En una palabra, estos Cauvin eran gente de carácter entero, inflexible y que nunca daba su brazo a torcer cuando creía tener razón.
Heredero de una de esas familias populares que, entre los franceses, parecen haber ido ahorrando, acumulando las dotes, constituyendo en cierto modo moneda a moneda un fuerte capital humano para colocarlo entero, en su día, a cargo de uno de sus miembros, Calvino tenía todas las características esenciales de la idiosincrasia francesa. La sobriedad. La medida. Una lógica imperiosa y soberana. Un sentido crítico alerta y temible. Sobre todo, el don de saber elegir.
NOTAS
(1). Esta conferencia fue pronunciada en São Paulo, Brasil, en la Universidad Mackenzie, bajo los auspicios del Instituto de Cultura Religiosa (septiembre de 1949). No se escribió. Se publicó, tomada taquigráficamente y traducida al portugués en la Revista de Historia de São Paulo, vol. 5, no. 12, octubre-diciembre de 1952, pp. 254-267. La he reconstruido.
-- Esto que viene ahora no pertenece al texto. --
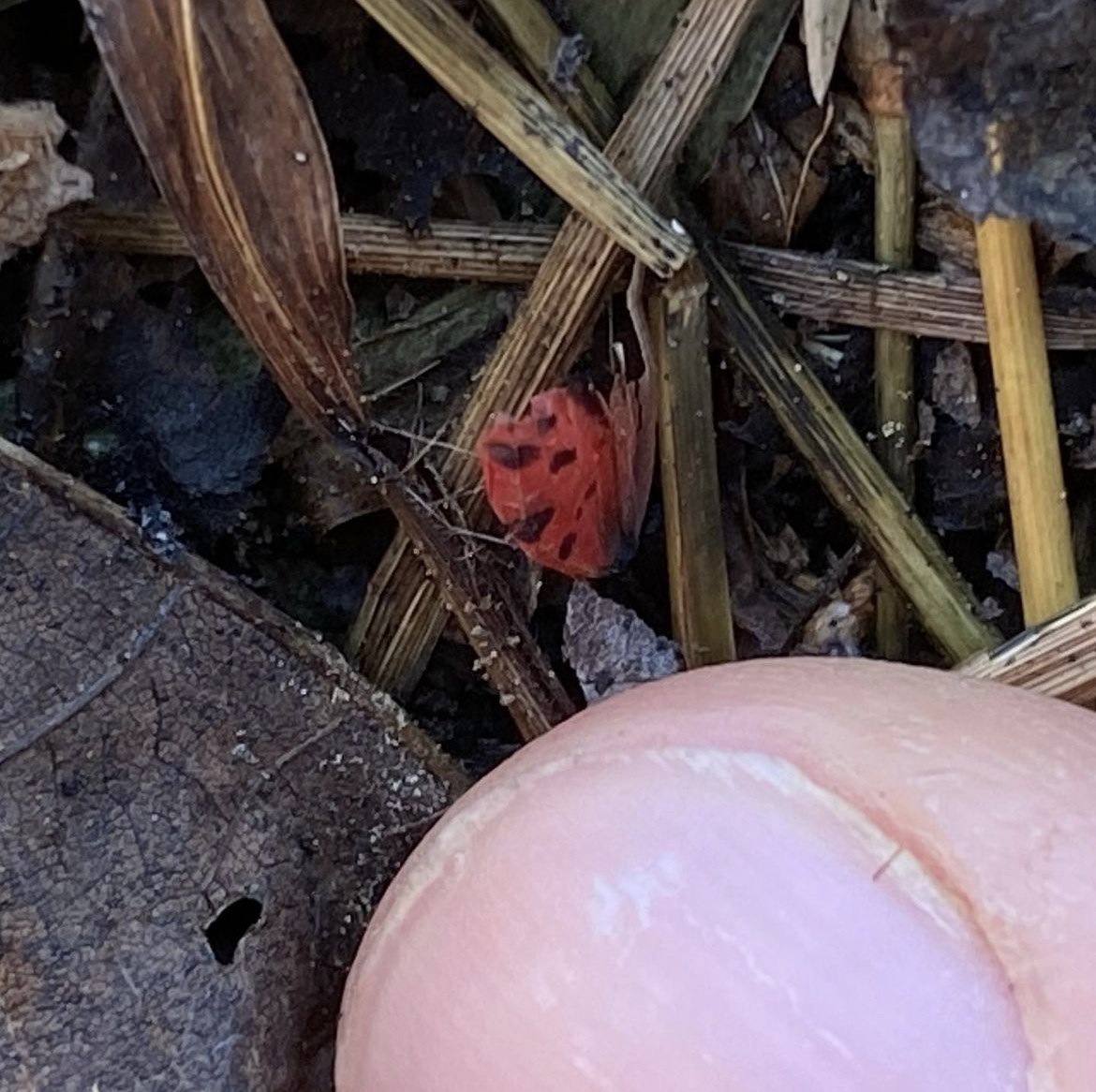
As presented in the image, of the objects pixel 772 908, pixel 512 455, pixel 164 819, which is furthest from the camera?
pixel 512 455

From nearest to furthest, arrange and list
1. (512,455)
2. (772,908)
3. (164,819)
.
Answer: (772,908) < (164,819) < (512,455)

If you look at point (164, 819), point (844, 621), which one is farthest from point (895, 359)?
point (164, 819)

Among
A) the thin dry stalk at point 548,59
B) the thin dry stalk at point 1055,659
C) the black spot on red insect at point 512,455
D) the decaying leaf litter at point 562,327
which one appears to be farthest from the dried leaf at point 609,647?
the thin dry stalk at point 548,59

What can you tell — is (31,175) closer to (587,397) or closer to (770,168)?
(587,397)

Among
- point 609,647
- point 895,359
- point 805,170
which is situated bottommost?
point 609,647

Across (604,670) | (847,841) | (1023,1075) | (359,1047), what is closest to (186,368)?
(604,670)

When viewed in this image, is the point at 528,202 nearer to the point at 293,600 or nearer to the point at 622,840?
the point at 293,600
(2). Sobre el protestantismo brasileño, ver los notables estudios de E. G. Léonard: L´Illuminisme dans un protestantisme de constitution récente, París, P.U.F., 1953, in-8.°, y, anteriormente, “L´Eglise presbytérienne du Brasil et ses expériences ecclésiastiques”, (en Études évangéliques, publicados por la Faculté libre de théologie protestante, Aix-en-Provence, 1949, in-8.°).
(3). Michelet, en su Tableau de la France, destaca el carácter peculiar y el papel de las provincias periféricas. “Las extremidades son opulentas, fuertes, heroicas, pero a menudo tienen intereses diferentes del interés nacional.” Mezclan a lo francés algo de lo extranjero, de modo que tenemos, frente a Alemania, una Francia alemana; frente a España, una Francia española; frente a Italia, una Francia italiana… Opiniones rápidas, discutibles, pero que no hay que olvidar.
(4). Sobre todos estos comienzos de Calvino, cf. el libro ya antiguo, pero clásico, de Abel Lefranc, Le jeunesse de Calvin, 1888. Cf. también las “Recherches sur la formation intellectuelle de Calvin” de Jacques Renouard, en Cahiers de la revue d´histoire et de philosophie religieuse, núm. 24, Estrasburgo, 1931.